[Opening SOURCE EXTRACT section]

This flag is supposed to make regexp return (if it 
can't find a complete match) the first possible 
position at which a match could occur.  However, it 
returns positions at which it is quite obvious no 
match could ever occur!

For example:

    set pat {.x}
    set line "asd asd"
    # can match the last char, if followed by x
    set res [testregexp -xflags -- c $pat $line resvar]
    lappend res $resvar

Should return '0 6' to say there is no match (0) but 
a match could possible occur at position 6 (with '.' 
matching the final 'd', if an 'x' was to be appended 
to the string).

Unfortunately it returns '0 0' which is quite wrong.
User Comments: tgl added on 2015-11-06 21:04:46:
I am not sure that there is any workable solution to this.  The problem is that you're relying on the "cold start" position returned by shortest(), which is an implementation detail that should probably never have been exposed outside the regexp engine.  It doesn't have any meaningful value for cases like this, because it reports on the last place where there was no active NFA state representing partial traversal of the regexp.  Given a regexp starting with '.', every character can match that, and so every string position beyond start-of-string will have an active NFA state indicating that we successfully traversed the '.'.  Now, unless the next character is 'x' we will fail to find any transition out of that NFA state so it gives rise to no active state after consuming the next character --- but meanwhile we matched '.' again, so there's a new instance of the same active NFA state instead.  There's no way to get to a cold-start condition as long as incomplete matches overlap, or even just are adjacent.

I don't presently see any way around that except to try to track the match-start position(s) associated with each active NFA state, which seems completely impractical, and certainly would be disastrous for string matching speed even if it could be done in a sane amount of memory.

So AFAICS the cold-start logic is just a heuristic meant to reduce the amount of brute-force searching done in simpleFind() or complicatedFindLoop(), and it was a mistake to imagine that it had semantics useful to outside callers.

[Closing SOURCE EXTRACT section]
[Opening COLLECTED MATERIAL section]

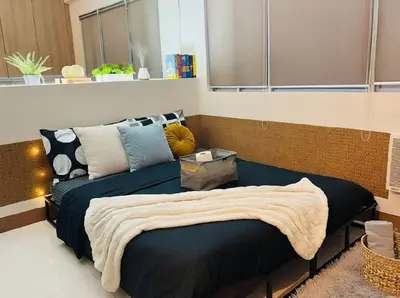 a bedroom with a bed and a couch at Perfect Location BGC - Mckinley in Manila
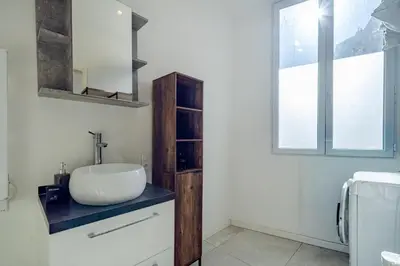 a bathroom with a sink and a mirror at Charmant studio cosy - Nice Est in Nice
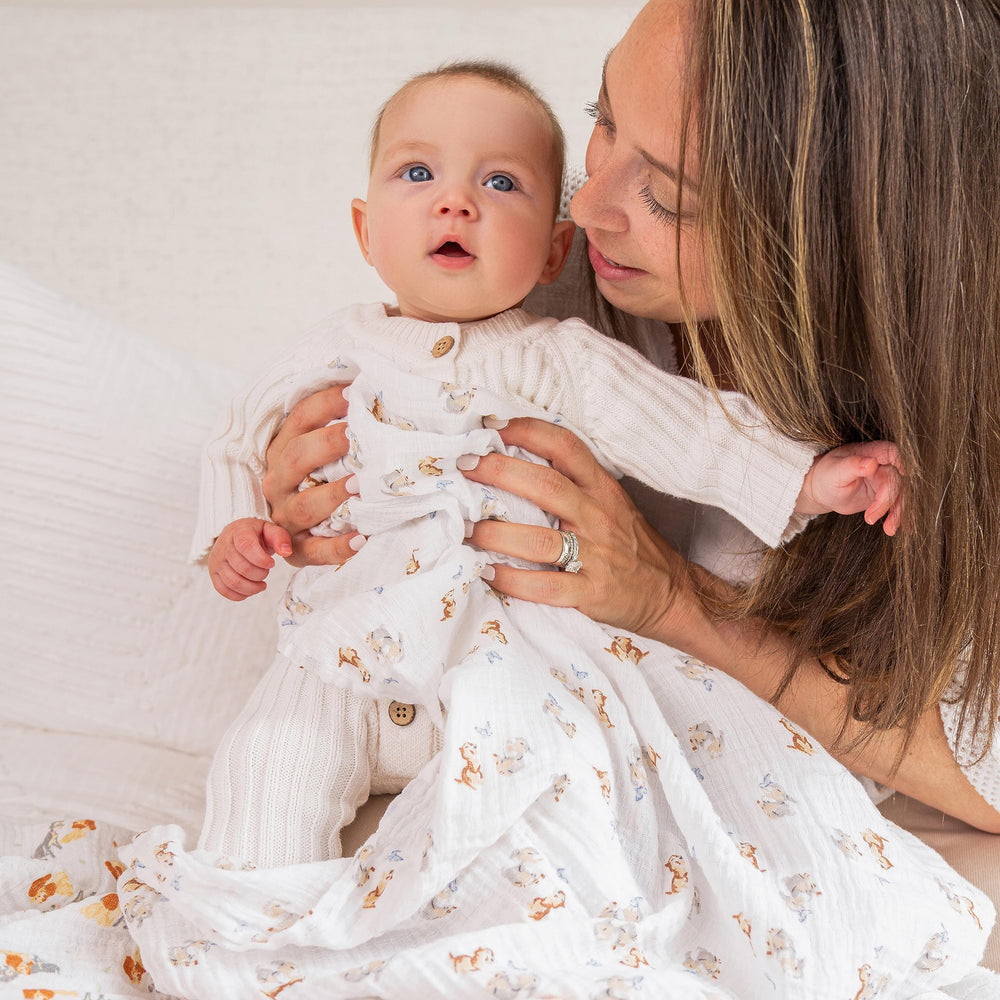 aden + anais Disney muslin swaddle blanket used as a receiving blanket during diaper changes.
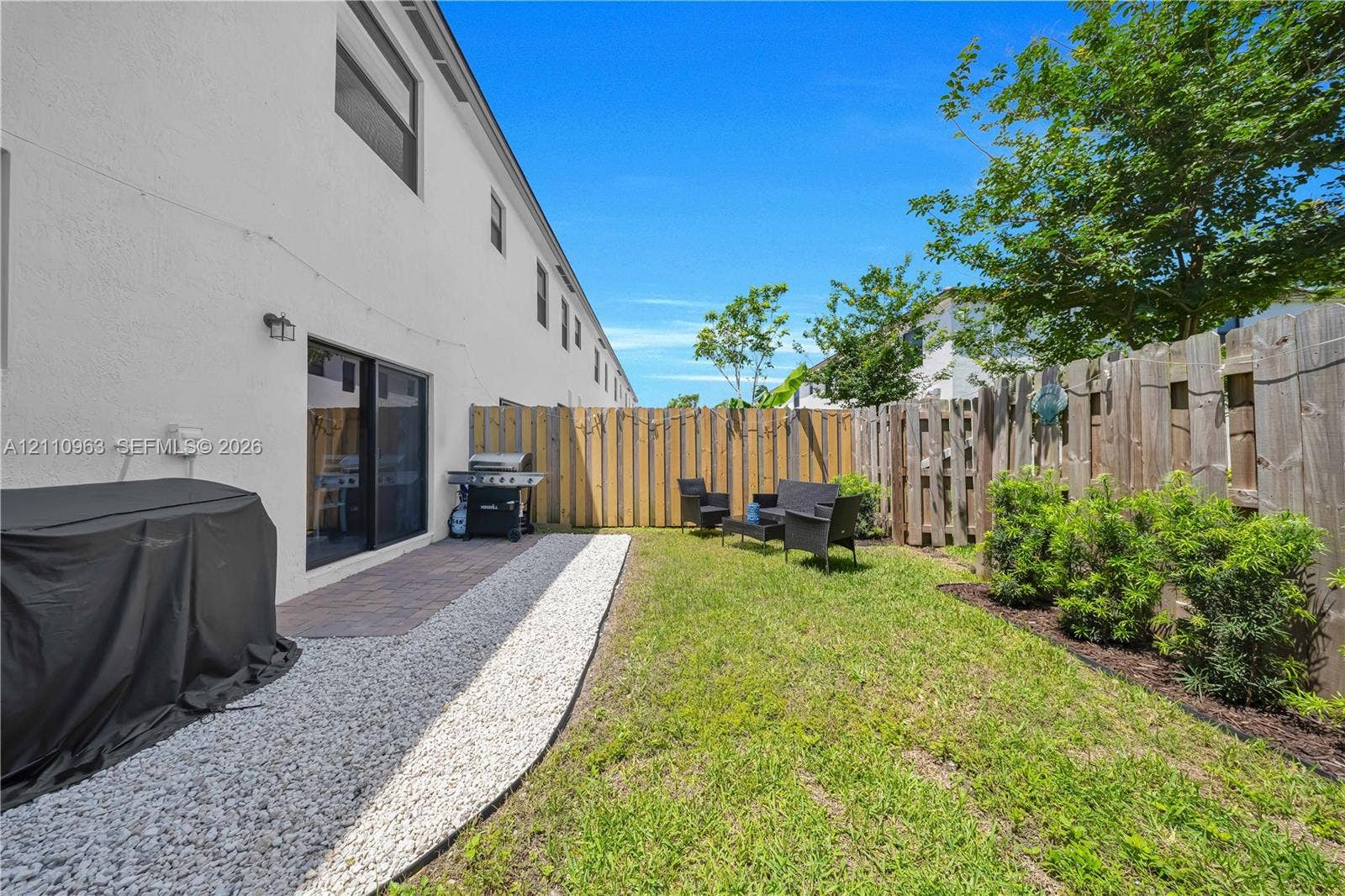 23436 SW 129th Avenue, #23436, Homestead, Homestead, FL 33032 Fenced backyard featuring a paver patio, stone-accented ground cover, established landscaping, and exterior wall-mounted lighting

[Closing COLLECTED MATERIAL section]

• TASK REQUIREMENTS: In the regexp bug report, what does the example actually return in place of the expected '0 6'?

• EXERCISE SOLUTION: It returns '0 0'.